5335 Wisconsin Avenue NW
2nd Floor
Washington, DC 20015
202-803-8020
www.voltrange.com
Range is another new D.C. restaurant which opened just over four months ago. I went to Range with Debbie, Gail and Rob.

It is a massive (seats 300) modern restaurant that wraps around a large part of the atrium of the office building in which it is located. (Originally a series of separate retail stores were located around the atrium.) The restaurant is open to the atrium through floor to ceiling windows. Periodically during dinner, one is entertained by a series of light designs emanating from the atrium.

As you enter the restaurant, off to the right is a glass-walled area in which a variety of cooking utensils and devices are offered for sale. To the left is the first of a variety of food stations; this one is set up to prepare candies and desserts. Wrapped around a goodly portion of the restaurant’s outer wall are a series of other stations, including cheeses, baked goods, a raw bar, rotisseries, a wood-fired hearth, and a coffee bar. There is also a counter than runs past each of the stations which seats over 50 people.

A separate bar area has high stools and a glass-walled private room that appears to seat up to twenty people.

There are a variety of tables and booths seating two or four people. There are also rounds that seem to seat up to six.

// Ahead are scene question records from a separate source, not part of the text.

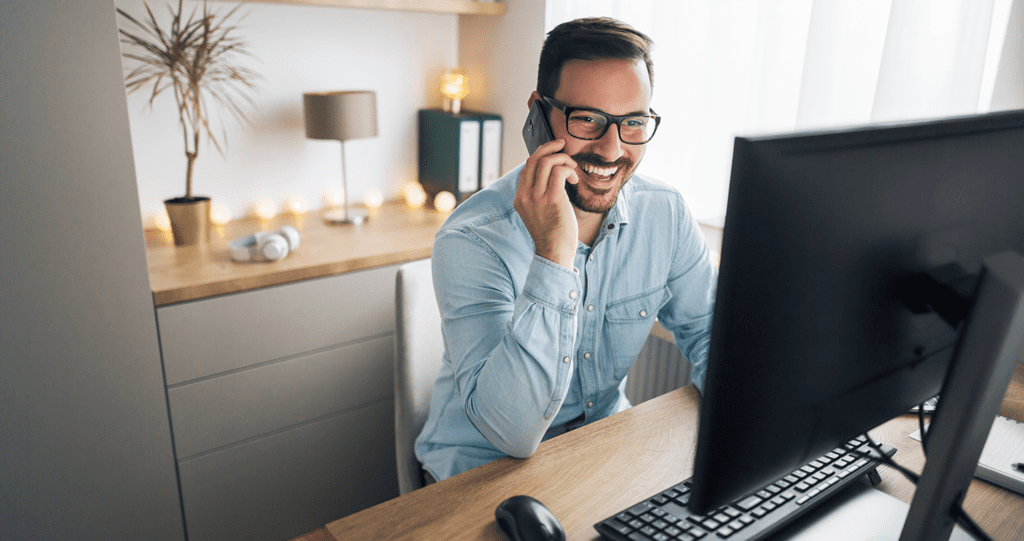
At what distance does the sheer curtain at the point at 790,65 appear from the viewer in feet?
4.57

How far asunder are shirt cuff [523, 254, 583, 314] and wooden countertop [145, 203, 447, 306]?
0.97 metres

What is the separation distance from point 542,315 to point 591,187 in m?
0.29

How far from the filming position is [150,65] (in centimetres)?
189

One of the interesting features is that the 4 person booths are open on both sides. The tables can easily be shifted to the left or right, until everyone is seated comfortably, and then pulled back to a center position between all four diners.

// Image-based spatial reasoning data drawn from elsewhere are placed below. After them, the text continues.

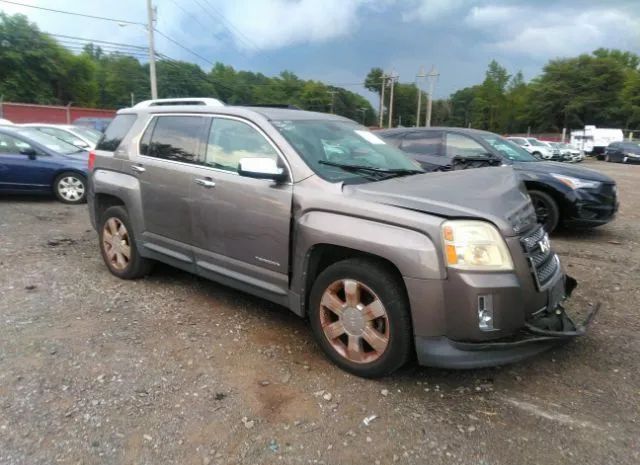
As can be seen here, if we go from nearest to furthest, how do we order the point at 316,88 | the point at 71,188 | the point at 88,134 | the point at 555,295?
the point at 555,295, the point at 71,188, the point at 88,134, the point at 316,88

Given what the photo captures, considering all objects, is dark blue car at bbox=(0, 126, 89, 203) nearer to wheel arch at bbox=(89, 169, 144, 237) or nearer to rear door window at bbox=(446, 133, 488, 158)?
wheel arch at bbox=(89, 169, 144, 237)

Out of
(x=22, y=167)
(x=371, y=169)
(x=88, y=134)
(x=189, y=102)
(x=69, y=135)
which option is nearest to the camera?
(x=371, y=169)

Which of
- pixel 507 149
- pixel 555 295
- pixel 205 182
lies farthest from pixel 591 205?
pixel 205 182

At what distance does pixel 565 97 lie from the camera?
75188 millimetres

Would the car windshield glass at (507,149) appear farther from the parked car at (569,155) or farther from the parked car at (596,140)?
the parked car at (596,140)

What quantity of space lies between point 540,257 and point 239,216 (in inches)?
82.5

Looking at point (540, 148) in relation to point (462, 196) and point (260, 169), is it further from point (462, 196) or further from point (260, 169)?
point (260, 169)

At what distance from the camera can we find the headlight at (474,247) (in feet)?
9.10

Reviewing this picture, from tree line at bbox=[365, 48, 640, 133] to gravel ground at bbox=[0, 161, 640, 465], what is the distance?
249ft

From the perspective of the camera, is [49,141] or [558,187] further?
[49,141]

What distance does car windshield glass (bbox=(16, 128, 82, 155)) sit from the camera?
9.80 metres

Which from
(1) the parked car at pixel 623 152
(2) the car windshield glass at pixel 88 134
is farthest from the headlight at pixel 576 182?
(1) the parked car at pixel 623 152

The main outside entrance to Range is on Military Road. If you find the stairs leading up to the main entrance daunting, walk to your right, enter the Embassy Suites Hotel, and take the elevator on the left to the second floor.



When reviews of restaurants are written they are almost always about the chefs. The chefs create the food and that is what restaurants are all about. However, there is more to running a restaurant than cooking and presenting the food. If a chef is involved in more than one restaurant, all of them are treated as his or hers.

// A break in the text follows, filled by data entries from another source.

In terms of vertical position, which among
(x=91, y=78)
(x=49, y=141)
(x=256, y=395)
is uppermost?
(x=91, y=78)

There are times when the ideas for a restaurant come from a non-chef. As it turns out, the original driving force behind Fredricks Volt, Lunchbox and Family Meal, Graffiato, and Range in D.C. is a non-chef, Hilda Staples. Staples was previously involved in public relations and is a mother of 7 year-old twins. Of course, once she decided to venture into the restaurant world, she teamed up with high quality, experienced chefs.

An article in the Local Living Section of the Washington Post on April 18th tells the story of Staples and the restaurants are described at length. The author of the article, Mari-Jane Williams, writes, “Staples does the behind the scenes work of running the businesses.” It is worth going online to read the whole story.